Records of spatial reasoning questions
** START **

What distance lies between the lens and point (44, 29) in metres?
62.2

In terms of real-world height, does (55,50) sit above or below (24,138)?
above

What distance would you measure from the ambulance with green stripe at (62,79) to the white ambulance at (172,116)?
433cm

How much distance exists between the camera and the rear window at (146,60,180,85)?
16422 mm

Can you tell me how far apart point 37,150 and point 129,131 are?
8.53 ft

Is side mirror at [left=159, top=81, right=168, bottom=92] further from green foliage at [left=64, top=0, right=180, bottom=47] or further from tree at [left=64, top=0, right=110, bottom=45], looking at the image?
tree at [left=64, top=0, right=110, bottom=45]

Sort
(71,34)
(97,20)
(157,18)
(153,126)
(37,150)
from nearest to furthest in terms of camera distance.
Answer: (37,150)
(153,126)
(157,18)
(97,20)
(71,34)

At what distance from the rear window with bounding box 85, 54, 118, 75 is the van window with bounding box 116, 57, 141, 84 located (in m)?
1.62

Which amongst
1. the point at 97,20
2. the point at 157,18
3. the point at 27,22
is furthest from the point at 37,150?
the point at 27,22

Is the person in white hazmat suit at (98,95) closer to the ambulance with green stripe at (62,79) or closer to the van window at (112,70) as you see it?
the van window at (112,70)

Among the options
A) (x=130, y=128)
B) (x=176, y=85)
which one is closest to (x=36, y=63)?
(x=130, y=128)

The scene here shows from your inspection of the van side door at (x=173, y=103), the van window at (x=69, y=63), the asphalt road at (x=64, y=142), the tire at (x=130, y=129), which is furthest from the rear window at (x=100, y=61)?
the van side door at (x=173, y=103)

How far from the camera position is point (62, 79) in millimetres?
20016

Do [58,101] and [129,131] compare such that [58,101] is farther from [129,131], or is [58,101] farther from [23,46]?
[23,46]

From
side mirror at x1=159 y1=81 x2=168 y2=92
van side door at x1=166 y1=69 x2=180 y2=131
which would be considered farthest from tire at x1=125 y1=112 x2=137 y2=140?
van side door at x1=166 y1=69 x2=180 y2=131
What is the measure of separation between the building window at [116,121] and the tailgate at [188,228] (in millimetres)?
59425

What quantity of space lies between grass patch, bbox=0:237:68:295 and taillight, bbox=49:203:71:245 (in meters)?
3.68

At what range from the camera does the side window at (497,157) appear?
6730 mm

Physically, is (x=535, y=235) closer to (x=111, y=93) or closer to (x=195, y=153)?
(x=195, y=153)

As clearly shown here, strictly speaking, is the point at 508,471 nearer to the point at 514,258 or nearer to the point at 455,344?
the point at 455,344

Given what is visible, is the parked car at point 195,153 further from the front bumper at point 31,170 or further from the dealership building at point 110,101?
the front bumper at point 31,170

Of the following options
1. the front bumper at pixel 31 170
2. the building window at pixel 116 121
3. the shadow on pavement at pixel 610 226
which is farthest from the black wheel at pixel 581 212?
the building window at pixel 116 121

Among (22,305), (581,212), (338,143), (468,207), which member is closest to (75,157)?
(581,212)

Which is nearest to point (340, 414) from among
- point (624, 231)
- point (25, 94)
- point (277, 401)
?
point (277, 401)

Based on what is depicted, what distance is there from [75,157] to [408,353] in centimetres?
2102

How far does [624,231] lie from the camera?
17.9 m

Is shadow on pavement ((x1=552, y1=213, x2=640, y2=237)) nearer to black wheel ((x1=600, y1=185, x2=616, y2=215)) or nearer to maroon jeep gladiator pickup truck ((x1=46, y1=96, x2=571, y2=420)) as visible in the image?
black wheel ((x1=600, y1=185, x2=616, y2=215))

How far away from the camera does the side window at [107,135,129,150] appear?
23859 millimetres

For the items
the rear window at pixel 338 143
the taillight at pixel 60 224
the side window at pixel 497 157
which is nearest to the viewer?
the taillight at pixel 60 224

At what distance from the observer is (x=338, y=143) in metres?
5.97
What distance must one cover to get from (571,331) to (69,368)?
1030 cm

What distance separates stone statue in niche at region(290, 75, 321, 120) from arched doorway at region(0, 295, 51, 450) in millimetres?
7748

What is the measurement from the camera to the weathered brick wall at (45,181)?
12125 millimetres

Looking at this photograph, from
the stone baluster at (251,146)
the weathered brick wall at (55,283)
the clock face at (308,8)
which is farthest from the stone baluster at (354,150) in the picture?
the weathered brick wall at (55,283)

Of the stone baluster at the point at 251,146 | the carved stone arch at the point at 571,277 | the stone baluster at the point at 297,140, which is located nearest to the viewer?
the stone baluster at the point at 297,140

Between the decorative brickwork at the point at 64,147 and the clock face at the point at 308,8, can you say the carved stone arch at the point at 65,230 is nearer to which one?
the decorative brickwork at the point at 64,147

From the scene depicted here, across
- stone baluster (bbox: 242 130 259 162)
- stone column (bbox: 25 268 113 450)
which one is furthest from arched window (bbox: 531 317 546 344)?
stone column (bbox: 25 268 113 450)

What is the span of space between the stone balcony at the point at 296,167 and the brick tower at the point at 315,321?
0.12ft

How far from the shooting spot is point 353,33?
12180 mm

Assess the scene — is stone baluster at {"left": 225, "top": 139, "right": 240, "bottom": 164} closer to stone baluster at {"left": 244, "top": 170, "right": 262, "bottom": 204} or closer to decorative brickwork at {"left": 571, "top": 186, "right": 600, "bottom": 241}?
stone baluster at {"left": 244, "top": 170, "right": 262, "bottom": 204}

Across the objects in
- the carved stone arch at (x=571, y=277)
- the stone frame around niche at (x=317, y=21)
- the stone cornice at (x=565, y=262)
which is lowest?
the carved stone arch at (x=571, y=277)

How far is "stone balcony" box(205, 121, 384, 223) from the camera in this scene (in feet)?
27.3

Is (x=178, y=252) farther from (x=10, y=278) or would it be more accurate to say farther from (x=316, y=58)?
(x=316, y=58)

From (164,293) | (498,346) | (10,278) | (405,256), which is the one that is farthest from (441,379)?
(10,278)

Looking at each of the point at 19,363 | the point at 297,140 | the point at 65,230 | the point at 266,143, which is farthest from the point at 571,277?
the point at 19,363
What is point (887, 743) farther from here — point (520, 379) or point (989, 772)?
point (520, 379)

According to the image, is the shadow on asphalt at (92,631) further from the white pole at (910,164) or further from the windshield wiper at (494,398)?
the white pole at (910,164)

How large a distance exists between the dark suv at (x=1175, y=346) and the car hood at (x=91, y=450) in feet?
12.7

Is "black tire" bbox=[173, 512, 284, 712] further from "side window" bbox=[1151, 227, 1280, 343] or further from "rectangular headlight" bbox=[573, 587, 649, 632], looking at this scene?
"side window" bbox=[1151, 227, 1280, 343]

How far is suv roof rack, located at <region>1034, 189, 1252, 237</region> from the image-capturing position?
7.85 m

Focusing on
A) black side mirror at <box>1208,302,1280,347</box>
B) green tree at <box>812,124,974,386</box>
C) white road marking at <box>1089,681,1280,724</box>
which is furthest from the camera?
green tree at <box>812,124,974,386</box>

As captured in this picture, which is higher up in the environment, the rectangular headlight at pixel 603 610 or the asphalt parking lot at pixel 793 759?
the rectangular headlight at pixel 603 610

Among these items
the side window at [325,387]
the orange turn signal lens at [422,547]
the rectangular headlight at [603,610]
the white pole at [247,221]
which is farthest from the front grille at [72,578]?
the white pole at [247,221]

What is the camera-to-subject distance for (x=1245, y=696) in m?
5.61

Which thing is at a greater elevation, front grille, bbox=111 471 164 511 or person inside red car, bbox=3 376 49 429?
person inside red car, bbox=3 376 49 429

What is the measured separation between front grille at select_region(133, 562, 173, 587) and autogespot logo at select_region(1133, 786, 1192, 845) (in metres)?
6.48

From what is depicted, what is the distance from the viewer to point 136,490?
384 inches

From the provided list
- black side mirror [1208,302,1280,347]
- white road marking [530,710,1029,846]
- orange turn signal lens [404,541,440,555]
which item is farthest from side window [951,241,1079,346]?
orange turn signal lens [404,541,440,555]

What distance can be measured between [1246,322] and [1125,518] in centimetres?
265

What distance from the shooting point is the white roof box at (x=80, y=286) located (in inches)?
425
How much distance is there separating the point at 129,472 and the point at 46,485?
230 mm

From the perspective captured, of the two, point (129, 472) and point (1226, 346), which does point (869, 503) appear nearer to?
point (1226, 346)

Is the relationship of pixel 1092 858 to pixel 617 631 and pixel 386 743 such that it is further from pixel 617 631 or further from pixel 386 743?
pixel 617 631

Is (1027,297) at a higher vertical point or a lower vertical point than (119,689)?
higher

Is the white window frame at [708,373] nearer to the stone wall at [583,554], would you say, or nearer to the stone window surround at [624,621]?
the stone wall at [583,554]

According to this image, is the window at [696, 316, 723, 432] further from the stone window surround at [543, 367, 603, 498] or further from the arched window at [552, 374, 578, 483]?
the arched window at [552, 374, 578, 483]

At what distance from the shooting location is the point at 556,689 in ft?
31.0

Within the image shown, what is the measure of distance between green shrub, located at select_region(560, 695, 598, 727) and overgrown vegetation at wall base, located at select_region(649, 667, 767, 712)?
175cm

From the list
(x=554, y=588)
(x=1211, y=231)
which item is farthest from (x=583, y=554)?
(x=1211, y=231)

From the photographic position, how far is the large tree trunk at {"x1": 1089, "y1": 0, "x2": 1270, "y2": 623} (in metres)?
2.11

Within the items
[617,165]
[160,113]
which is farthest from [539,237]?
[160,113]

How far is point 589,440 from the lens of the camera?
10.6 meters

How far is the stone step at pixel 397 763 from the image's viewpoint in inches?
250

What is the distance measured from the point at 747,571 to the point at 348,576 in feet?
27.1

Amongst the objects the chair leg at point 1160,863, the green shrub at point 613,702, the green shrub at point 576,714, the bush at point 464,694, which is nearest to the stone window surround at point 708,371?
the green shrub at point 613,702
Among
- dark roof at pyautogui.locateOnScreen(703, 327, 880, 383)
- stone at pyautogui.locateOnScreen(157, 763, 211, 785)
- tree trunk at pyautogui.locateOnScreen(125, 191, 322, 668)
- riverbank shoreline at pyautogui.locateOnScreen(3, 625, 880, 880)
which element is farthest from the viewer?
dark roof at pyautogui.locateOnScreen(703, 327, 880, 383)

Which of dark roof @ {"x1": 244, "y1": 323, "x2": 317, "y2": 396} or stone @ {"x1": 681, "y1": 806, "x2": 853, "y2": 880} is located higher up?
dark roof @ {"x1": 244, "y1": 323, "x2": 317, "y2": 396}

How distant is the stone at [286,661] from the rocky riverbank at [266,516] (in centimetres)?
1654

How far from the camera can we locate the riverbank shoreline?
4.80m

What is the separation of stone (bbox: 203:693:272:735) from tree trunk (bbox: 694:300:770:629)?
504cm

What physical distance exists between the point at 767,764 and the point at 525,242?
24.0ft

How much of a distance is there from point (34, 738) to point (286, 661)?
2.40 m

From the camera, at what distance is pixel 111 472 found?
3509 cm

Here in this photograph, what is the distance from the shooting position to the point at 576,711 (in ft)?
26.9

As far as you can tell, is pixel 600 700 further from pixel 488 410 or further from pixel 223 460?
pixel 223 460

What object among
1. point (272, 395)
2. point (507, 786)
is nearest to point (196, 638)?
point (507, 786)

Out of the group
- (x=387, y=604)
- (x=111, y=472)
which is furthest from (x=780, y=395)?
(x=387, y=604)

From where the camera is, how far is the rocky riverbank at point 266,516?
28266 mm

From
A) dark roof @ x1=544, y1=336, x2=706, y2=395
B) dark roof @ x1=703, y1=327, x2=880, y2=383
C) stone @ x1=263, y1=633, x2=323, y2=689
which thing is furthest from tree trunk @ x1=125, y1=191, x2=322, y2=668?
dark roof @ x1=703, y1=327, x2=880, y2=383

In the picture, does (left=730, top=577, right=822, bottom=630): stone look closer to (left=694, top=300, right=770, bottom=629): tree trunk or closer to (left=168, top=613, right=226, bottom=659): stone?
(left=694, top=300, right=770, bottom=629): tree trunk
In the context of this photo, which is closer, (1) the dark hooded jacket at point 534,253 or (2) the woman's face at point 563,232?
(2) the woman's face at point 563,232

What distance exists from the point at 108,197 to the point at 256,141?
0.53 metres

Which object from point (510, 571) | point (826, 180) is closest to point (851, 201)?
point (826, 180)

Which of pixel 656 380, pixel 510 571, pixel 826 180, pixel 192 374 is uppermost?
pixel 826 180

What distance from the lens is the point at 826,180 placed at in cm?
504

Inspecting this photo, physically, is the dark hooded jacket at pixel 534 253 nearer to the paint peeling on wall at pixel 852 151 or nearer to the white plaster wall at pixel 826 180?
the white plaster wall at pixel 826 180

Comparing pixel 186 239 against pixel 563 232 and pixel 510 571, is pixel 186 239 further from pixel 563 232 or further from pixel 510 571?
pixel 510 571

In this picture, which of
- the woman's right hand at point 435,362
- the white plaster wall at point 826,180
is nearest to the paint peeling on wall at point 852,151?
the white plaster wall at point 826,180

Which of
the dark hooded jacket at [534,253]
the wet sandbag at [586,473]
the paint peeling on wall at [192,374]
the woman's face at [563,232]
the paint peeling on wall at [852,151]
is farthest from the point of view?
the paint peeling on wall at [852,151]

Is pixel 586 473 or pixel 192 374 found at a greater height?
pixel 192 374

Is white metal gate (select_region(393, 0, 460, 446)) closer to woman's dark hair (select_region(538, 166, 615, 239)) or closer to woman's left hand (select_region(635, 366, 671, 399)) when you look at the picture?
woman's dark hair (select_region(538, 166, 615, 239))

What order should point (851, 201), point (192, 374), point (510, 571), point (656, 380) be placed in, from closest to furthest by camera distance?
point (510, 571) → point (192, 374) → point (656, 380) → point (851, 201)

** END **

**Problem description**
Switch "wet sandbag" to "muddy sandbag" in the part of the records that opens with the line containing "In this picture, which of" and runs through the end of the records. Give that part again with everything else unchanged.

**Worked answer**
In this picture, which of
- the woman's right hand at point 435,362
- the white plaster wall at point 826,180
is nearest to the paint peeling on wall at point 852,151?
the white plaster wall at point 826,180

Which of
the dark hooded jacket at [534,253]
the muddy sandbag at [586,473]
the paint peeling on wall at [192,374]
the woman's face at [563,232]
the paint peeling on wall at [852,151]
is farthest from the point of view?
the paint peeling on wall at [852,151]

Is pixel 586 473 or pixel 192 374 found at a greater height?
pixel 192 374

Is white metal gate (select_region(393, 0, 460, 446)) closer to woman's dark hair (select_region(538, 166, 615, 239)) or closer to woman's left hand (select_region(635, 366, 671, 399)) when you look at the picture?
woman's dark hair (select_region(538, 166, 615, 239))

What order should point (851, 201), point (192, 374), point (510, 571), point (656, 380) be placed in, from closest to furthest by camera distance?
point (510, 571) → point (192, 374) → point (656, 380) → point (851, 201)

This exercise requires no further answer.